Now: Don’t. Say. Anything. Until – Okay:
Hold all my calls. Most. Americans. Hate. Gay people. They hear it’s about gay people, they won’t go.
ROBERT: What about Philadelphia?
JEFFREY: Philadelphia is a movie about a man who hates gay people, period. And it’s been done. To get people into the movie theatre, they have to think it’s going to be fun, or sensational, or some kind of – make them feel fantastic about themselves. No one. Goes to the movies. To have a bad time. Or to learn anything... No one. Is going to see. The Dying Gaul...
... Now if we make Maurice a woman with AIDS, and let’s face it, heterosexuals are getting AIDS in disastrous numbers - ... we’ll give you one million dollars for your script. With which you can go out and write four hundred new screenplays about gay men with AIDS, without, whatever is the most important to you.
[Craig Lucas, ‘The Dying Gaul’, in his The Dying Gaul and Other Screenplays (New York: Alyson, 2008), pp.19-20]
“We talked about it from the beginning,” says Poust. “But this was the first time there was going to be a gay male lead on TV. We wanted him to be healthy and happy.” While the characters often talked about safe sex, they only mentioned HIV once, when Grace went in for a test. The virus itself never made an entrance. “In real life, they would have been around HIV for 20 years, but we decided that Will and Grace should live in a fantasy world,” says Poust.
[Lucile Scott, ‘A Will & Grace-full Exit?’, Poz magazine, no.123 (May 2006)]

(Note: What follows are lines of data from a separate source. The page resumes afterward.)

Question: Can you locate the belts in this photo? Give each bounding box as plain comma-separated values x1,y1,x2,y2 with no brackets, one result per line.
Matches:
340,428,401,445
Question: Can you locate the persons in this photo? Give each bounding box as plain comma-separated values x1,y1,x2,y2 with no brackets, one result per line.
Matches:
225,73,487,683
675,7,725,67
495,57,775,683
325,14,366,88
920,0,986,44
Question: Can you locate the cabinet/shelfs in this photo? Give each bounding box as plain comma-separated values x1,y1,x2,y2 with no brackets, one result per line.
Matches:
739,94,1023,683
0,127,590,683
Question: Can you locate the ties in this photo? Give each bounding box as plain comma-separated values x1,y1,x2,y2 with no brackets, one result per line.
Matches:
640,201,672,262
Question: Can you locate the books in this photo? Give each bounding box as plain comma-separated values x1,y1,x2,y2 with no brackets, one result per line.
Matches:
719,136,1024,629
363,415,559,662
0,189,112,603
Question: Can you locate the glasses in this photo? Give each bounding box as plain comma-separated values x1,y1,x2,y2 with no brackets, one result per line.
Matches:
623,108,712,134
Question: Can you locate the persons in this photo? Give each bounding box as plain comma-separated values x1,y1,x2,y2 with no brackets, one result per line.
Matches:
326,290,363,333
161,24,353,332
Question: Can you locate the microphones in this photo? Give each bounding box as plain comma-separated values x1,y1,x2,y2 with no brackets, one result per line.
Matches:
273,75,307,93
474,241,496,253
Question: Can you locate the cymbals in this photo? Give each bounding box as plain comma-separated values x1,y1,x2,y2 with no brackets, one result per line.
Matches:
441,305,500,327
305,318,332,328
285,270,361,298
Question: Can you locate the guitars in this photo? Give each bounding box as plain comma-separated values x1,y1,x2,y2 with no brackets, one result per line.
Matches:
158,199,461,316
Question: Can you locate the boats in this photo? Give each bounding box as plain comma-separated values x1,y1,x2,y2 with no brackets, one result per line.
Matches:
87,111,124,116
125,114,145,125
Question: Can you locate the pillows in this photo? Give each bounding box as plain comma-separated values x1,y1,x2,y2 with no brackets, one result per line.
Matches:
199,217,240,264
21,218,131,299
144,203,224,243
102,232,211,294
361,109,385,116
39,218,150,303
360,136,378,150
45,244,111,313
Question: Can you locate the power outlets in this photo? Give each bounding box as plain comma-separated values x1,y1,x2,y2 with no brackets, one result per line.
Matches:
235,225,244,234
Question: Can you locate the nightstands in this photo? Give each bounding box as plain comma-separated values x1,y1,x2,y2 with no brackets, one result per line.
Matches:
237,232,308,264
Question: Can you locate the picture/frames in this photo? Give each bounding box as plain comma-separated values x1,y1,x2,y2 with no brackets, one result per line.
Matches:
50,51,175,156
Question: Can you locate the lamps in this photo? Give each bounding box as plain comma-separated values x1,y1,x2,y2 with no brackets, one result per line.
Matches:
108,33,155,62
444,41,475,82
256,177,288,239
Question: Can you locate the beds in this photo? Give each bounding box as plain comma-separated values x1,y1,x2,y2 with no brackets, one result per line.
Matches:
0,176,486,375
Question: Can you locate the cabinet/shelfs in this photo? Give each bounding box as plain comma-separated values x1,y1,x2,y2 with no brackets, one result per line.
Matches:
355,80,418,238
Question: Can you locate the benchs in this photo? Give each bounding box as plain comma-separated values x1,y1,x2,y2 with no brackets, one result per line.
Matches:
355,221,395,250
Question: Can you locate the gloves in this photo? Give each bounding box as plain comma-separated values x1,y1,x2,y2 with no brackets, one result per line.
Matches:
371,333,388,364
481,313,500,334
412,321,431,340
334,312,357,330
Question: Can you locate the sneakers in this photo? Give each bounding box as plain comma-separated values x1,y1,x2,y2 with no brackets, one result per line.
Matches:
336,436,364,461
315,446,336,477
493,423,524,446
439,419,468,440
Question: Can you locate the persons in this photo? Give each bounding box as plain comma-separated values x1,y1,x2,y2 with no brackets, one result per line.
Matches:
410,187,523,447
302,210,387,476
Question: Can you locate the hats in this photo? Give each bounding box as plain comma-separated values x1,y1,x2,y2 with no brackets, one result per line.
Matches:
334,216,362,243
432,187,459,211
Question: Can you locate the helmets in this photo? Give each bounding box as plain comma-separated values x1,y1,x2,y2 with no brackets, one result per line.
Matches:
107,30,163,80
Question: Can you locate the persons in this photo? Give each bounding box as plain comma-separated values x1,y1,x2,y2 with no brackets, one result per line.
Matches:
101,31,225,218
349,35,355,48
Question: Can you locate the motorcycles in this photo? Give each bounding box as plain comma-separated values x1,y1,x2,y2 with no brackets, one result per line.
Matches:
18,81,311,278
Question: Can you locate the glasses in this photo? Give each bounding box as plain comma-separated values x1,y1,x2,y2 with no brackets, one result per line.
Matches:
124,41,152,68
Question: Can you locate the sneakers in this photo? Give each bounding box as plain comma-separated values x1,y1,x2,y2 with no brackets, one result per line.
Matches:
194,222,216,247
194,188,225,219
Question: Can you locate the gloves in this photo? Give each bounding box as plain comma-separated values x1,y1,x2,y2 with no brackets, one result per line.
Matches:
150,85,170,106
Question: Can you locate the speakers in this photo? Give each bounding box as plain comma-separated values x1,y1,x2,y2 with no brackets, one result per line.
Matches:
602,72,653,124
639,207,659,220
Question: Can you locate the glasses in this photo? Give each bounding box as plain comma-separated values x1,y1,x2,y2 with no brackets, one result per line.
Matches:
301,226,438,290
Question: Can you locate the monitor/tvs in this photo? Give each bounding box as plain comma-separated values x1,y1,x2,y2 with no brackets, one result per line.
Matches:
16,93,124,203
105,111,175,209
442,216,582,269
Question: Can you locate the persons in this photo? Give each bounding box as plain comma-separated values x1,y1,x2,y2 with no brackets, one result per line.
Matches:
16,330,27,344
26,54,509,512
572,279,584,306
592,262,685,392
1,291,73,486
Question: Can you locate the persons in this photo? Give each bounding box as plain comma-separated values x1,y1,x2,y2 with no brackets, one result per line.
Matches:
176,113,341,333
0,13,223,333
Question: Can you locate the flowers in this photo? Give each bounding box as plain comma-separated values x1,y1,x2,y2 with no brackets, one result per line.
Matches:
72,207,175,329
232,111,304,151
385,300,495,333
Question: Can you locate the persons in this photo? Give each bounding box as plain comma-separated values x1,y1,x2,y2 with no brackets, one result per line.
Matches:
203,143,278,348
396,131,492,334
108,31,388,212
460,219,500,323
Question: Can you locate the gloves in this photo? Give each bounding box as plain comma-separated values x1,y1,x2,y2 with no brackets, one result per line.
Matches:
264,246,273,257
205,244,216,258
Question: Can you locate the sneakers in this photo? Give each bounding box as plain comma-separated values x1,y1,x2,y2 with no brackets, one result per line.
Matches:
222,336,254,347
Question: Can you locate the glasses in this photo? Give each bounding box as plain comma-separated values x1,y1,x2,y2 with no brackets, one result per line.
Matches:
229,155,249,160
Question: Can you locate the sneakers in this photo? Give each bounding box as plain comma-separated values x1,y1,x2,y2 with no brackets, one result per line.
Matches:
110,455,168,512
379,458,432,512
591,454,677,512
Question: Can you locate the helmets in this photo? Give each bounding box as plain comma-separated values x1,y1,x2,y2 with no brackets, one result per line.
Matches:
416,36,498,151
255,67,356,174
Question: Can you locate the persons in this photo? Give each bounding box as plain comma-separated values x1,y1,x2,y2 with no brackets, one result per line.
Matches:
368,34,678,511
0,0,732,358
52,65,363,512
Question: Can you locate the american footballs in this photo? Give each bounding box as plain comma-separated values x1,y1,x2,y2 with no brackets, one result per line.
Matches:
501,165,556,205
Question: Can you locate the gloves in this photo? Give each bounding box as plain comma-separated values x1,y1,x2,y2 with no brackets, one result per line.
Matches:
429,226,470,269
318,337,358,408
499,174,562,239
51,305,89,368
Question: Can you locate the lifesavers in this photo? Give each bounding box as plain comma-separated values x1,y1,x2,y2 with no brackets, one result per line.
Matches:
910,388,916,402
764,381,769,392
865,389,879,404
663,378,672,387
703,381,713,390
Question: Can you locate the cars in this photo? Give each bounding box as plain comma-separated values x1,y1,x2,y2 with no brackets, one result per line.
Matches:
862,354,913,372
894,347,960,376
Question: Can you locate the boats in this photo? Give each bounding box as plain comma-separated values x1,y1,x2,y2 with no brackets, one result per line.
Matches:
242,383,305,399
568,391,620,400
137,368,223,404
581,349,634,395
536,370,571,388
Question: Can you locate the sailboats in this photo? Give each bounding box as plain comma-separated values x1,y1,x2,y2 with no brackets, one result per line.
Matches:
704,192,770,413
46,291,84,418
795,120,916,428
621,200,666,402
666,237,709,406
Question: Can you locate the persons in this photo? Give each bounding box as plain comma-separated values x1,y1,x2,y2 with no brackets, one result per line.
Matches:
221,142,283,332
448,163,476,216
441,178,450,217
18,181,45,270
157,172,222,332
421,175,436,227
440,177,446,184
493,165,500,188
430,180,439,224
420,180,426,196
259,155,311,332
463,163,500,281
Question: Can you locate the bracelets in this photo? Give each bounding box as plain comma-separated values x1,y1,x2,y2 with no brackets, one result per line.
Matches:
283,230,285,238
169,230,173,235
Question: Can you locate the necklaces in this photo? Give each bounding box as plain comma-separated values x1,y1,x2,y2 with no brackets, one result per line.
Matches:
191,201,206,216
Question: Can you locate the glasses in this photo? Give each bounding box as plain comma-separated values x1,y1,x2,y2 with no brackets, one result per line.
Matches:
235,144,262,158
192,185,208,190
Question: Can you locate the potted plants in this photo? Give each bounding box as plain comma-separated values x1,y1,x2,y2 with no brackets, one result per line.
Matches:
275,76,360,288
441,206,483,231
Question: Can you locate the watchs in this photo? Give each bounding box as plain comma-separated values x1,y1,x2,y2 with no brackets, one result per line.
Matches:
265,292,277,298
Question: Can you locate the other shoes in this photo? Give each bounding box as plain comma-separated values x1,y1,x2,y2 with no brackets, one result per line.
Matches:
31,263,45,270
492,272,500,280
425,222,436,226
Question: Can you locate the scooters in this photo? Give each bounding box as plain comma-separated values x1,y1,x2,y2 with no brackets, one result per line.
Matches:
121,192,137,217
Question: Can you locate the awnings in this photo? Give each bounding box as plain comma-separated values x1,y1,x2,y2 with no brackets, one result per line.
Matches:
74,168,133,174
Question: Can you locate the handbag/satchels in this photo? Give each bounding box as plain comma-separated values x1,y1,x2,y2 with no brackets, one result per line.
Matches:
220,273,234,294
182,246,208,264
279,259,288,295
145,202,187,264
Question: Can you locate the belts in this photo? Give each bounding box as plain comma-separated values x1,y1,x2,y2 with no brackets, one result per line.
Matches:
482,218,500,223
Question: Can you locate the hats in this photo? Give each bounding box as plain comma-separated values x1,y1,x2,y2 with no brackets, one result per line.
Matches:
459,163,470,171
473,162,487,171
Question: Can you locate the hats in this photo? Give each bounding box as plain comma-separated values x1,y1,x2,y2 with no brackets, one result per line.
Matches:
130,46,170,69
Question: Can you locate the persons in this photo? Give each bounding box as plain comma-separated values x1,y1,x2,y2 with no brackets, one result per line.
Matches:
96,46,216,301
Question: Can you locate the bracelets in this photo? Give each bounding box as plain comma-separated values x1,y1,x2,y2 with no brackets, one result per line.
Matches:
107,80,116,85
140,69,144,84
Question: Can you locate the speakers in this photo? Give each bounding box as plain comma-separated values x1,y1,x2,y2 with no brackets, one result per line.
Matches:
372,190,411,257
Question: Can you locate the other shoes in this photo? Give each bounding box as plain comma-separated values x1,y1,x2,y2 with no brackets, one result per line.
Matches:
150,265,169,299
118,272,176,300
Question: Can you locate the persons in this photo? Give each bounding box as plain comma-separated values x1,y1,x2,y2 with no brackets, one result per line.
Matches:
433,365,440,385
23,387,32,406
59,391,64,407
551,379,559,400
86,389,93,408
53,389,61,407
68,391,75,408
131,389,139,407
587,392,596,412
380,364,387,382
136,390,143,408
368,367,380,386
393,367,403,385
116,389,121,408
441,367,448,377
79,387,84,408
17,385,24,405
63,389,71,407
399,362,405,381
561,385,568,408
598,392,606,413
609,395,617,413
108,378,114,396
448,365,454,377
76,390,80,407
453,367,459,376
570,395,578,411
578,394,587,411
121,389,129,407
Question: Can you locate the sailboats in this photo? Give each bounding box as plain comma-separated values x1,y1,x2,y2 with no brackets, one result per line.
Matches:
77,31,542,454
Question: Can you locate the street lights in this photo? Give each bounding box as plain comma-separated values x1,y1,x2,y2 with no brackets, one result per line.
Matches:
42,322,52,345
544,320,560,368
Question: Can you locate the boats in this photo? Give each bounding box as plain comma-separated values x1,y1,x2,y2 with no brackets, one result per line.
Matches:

“... the actor, now winning plaudits in the Liberace biopic Behind the Candelabra, explained the background to a condition that was thought to be nearly fatal when diagnosed three years ago. Asked whether he now regretted his years of smoking and drinking, usually thought to be the cause of the disease, Douglas replied: ‘No. Because without wanting to get too specific, this particular cancer is caused by HPV [human papillomavirus], which actually comes about from cunnilingus.’ Douglas... continued: "I did worry if the stress caused by my son's incarceration didn't help trigger it. But yeah, it's a sexually transmitted disease that causes cancer. And if you have it, cunnilingus is also the best cure for it...”
[‘Michael Douglas on Liberace, Cannes, cancer and cunnilingus’, The Guardian, Saturday 1st June 2013]
It was around this time [June 1982] that rumors began on Castro Street about a strange guy at the Eighth and Howard bathhouse, a blond with a French accent. He would have sex with you, turn up the lights in the cubicle, and point out his Kaposi's Sarcoma lesions.
“I've got gay cancer," he'd say. "I'm going to die and so are you."
In this notorious and often critiqued essay, White turned on the use of humour in portrayals of HIV/AIDS IN sweeping terms:
“If art is to confront AIDS more honestly than the media have done, it must begin in tact, avoid humor, and end in anger.
Avoid humor because humor seems grotesquely inappropriate to the occasion. Humor puts the public (indifferent when not uneasy) on cozy terms with what is an unspeakable scandal: death. Humor domesticates terror, lays to rest misgivings that should be intensified...
... Humor suggests that AIDS is just another calamity to befall Mother Camp, whereas in truth AIDS is not one more item in a sequence, but a rupture in meaning itself. Humor, like melodrama, is an assertion of bourgeois values; it falsely suggests that AIDS is all in the family.”